Data to process START

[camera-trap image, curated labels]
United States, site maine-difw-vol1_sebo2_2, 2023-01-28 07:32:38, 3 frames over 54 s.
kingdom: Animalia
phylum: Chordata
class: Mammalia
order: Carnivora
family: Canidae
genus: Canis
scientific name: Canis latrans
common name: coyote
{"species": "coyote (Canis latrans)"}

Data to process END

For this exercise, copy word for word the line that contains "United States, site" and every line after it, ending with the last line of the entries above.

United States, site maine-difw-vol1_sebo2_2, 2023-01-28 07:32:38, 3 frames over 54 s.
kingdom: Animalia
phylum: Chordata
class: Mammalia
order: Carnivora
family: Canidae
genus: Canis
scientific name: Canis latrans
common name: coyote
{"species": "coyote (Canis latrans)"}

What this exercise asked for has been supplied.